Me levanto a las 6 o 6:15 en invierno y en verano a las 5; en mi cama doy gracias a Dios, inmediatamente hago ejercicio con unas barras de fierro por espacio de media hora; después de asearme principio mis tareas leyendo cartas o contestándolas, buscando textos o consultando libros hasta la hora del desayuno que se sirve a las 7:30. Después del culto familiar vuelvo a mi escritorio a escribir y estudiar hasta las 10 de la mañana, doy grasa a mi calzado, visito una escuela y hago una o dos visitas domiciliarias, volviendo a casa a la una del día. Tomo mis alimentos en compañía de mi familia y vuelvo a efectuar otras visitas hasta las 5 de la tarde. A las 6 tomo mi leche que me tiene mi esposa en una botella, me pongo algo de pan en la bolsa y me voy los martes a predicar a San Pedro y San Pablo. Los miércoles predico en El Divino Salvador, jueves en Santa Ana o Lerdo, viernes en San Pedro o San Pablo o a la colonia de La Bolsa. Los lunes y sábados a la clase normal en El Divino Salvador o a San Pedro y San Pablo. Como ya es de noche, en la calle mientras viene el tren, tomo mi leche y mi pan antes de entrar al templo en donde predico y vuelvo a casa a las 9 o 10 de la noche, tengo unos momentos de conversación con la familia y con esto concluyo el día. Ésta ha sido mi costumbre por muchos años. Como una buena parte del día la paso en tren, allí me llevo mis cartas, periódicos y libros para prepararme y con lápiz hago mis apuntes para sermones o trabajo periodístico, al cual consagro las primeras horas de cada día.
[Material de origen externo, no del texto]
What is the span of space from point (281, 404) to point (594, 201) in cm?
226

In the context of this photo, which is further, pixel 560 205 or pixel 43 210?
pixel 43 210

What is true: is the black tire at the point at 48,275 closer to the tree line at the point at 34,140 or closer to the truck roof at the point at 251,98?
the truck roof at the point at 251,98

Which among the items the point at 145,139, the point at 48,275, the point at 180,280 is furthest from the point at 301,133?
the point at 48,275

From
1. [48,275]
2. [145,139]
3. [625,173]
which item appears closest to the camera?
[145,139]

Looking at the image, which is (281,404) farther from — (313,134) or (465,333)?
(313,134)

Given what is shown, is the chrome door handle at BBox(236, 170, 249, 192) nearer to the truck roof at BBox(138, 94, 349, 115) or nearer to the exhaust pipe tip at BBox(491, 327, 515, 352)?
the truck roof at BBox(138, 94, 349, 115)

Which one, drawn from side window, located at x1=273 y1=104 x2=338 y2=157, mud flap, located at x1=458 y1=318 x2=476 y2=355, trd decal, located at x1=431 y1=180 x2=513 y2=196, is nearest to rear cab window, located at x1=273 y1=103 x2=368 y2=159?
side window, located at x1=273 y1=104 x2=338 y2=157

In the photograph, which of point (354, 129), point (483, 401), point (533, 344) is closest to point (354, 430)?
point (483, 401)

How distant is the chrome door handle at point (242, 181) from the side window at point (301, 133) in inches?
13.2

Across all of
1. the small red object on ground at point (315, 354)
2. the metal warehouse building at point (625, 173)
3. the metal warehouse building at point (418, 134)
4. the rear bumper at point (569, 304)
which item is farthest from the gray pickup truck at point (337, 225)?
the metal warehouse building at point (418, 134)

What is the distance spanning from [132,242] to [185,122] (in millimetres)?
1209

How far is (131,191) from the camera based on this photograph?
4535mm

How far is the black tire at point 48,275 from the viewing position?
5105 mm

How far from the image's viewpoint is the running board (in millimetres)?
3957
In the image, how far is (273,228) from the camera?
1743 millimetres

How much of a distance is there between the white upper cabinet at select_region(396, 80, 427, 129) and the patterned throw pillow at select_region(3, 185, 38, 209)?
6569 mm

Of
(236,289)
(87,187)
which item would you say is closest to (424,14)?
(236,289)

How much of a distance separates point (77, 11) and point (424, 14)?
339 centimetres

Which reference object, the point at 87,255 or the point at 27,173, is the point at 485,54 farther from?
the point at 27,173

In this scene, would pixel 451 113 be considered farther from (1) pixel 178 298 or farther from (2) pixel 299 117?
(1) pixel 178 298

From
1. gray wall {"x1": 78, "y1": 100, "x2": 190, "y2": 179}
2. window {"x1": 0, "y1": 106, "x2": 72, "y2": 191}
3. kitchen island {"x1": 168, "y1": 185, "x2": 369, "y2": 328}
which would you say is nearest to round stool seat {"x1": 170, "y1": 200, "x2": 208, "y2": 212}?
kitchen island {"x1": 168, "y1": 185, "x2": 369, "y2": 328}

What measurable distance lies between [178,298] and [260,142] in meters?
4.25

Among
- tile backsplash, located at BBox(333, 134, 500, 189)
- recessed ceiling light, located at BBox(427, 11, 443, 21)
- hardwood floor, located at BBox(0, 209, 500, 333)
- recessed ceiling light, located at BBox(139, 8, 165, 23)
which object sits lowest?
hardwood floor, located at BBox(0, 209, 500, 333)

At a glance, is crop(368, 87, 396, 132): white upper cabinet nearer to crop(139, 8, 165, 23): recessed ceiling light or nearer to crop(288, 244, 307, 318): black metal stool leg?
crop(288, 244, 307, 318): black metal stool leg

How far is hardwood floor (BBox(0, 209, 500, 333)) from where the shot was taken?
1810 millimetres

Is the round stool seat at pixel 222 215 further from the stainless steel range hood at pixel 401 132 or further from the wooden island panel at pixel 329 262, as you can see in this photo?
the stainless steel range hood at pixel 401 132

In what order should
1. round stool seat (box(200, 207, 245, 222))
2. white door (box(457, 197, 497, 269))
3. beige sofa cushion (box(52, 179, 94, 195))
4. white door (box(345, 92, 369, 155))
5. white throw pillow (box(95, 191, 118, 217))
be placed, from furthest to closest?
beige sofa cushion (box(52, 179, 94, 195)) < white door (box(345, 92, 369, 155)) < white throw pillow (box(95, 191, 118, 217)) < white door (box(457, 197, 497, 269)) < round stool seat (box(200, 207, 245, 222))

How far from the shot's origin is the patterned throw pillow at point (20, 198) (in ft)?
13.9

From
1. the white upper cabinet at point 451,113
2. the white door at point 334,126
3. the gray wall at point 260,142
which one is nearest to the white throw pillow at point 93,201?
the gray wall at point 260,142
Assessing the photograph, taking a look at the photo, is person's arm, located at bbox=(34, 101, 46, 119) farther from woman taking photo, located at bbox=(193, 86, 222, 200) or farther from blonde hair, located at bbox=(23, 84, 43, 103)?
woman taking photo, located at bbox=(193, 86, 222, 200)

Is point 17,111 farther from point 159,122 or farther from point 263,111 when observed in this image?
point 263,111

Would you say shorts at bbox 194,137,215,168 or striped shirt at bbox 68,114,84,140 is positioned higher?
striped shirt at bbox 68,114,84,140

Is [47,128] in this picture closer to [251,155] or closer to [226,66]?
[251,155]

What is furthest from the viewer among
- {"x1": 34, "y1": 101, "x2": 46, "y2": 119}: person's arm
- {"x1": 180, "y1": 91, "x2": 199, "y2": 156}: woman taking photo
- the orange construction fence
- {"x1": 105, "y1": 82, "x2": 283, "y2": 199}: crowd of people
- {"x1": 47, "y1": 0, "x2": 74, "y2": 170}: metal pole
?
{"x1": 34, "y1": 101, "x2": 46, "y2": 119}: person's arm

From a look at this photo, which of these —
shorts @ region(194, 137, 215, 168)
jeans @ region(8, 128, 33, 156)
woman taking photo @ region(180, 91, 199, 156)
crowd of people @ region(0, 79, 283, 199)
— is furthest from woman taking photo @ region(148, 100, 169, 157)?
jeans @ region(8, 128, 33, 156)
Como hace 21 años que sufro del hígado y no puedo andar para hacer mis visitas pastorales, me valgo del tren o coche por regla general, pero cuando no hay estos medios voy en burro, en carretón de la ladrillera, el carro de leche en parihuela, en silla de ruedas, en un sillón con unas barras que llevan dos hombres o bien a caballo, con una silla especial y, ¡ay de mí!, reconozco que poco a poco voy perdiendo terreno en este particular, pues no puedo andar sino unos cuantos pasos sin sufrir y después de la predicación mi mayor placer consiste en visitar.

Tengo nueve congregaciones bajo mi responsabilidad, ocho escuelas dominicales, cinco escuelas diarias, siete sociedades de Esfuerzo Cristiano, tres cárceles; además la presidencia de la Asociación de Ministros Evangélicos en la Ciudad de México y la de la Junta Misionera del Sínodo. Pero confieso que muchas veces siento que la cabeza me quiere reventar, aun el habla se me entorpece por el exceso de trabajo intelectual, no obstante que no fumo ni bebo, ni tomo café ni ningún té, con todo, mi sistema nervioso se agota completamente, particularmente cuando no puedo descansar los lunes.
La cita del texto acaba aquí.